Dans ce contexte, les malteurs ont dû s’adapter. A défaut de pouvoir modifier les cahiers des charges clients « ce qui n’est pas facile mais nécessaire », indique Elizaveta Kinsey, les malteurs ont adapté les recettes de maltage pour les respecter. Une gestion rigoureuse de l’approvisionnement a également été nécessaire car « il faut une orge de qualité pour fabriquer un malt de qualité », rappelle la présidente de Malteurs de France. Ainsi ces derniers ont-ils remplacé les orges de printemps par des orges d’hiver dans leurs process. Cependant, « cette substitution bien que possible doit être mesurée, car elle entraîne une variabilité fonctionnelle et organoleptique », explique-t-elle. D’où le recours indispensable cette année, « fait exceptionnel », à d’autres origines y compris lointaines. « Ce serait 500.000 t d’orges argentines qui seraient importées (en grande partie dédouanées sur le Nord-UE, NDLR), sans oublier de possibles cargaisons de grains australiens », indique Elizaveta Kinsey.
Un essor de la demande asiatique
Si la météo en 2011 a été atypique, Jean-Charles Deswartes d’Arvalis relève que, le réchauffement climatique aidant, « les prévisions pour le futur proche font apparaître des contraintes hydriques et thermiques en hausse », source de variabilité accrue de l’approvisionnement.
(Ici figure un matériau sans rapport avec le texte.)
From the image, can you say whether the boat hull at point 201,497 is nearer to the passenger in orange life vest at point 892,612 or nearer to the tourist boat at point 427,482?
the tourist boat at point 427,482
En outre, les malteurs sont confrontés à une forte évolution de la consommation mondiale de bière, qui progresse globalement de 3,2 % en 2010 par rapport à 2009. Sa production se développe dans les pays émergents, véritable moteur du marché, avec des goûts complètement différents par rapport au berceau brassicole que sont les pays développés. « L’Asie est le champion de la “non-utilisation” de malt car la population locale préfère des bières plus légères, explique Elizaveta Kinsey. Ainsi la Chine n’utilise que 6 à 7 kilogrammes de malt par hectolitre de bière, contre 16 à 17 kg/hl en Allemagne. »
Les variétés au cœur de la stratégie
Afin d’adapter au mieux les variétés aux exigences des producteurs, des transformateurs et des consommateurs, la filière s’organise. L’Aide à la création variétale d’orge de brasserie 6 rangs Hiver, créée en 2007/2008, porte ses fruits avec une remontée significative des inscriptions en orge brassicole, par rapport aux fourragères. Par ailleurs, afin « d’intégrer ce qui va compter dans les dix prochaines années », une nouvelle version de la Charte de production Arvalis/Irtac va voir le jour en 2012. Pour finir, une nouvelle grille d’évaluation des variétés recommandées a été mise en place pour clarifier les attentes des malteurs et des brasseurs.